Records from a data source
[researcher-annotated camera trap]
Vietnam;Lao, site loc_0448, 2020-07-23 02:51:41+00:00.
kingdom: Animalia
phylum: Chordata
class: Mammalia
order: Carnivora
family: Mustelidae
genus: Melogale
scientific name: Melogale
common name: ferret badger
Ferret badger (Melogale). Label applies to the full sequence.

---

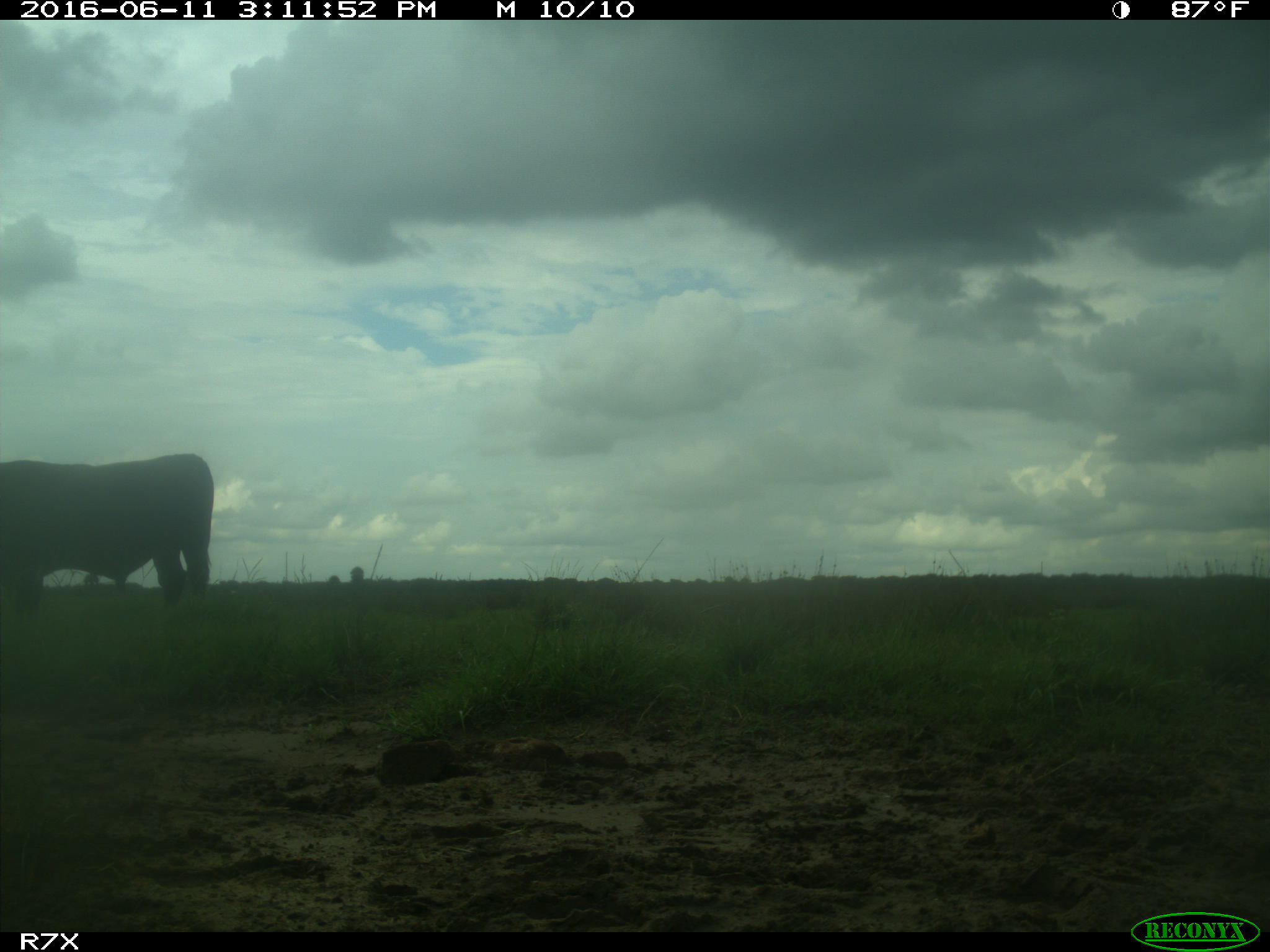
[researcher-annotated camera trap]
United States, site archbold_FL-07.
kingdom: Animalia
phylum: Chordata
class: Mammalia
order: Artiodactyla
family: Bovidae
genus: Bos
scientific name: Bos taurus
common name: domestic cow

*Instructions for the task:*
Transcribe the records above exactly, beginning at the line that contains "United States, site archbold_FL-07." and ending with the line that contains "common name: domestic cow", both included, and nothing else.

*Result of the exercise:*
United States, site archbold_FL-07.
kingdom: Animalia
phylum: Chordata
class: Mammalia
order: Artiodactyla
family: Bovidae
genus: Bos
scientific name: Bos taurus
common name: domestic cow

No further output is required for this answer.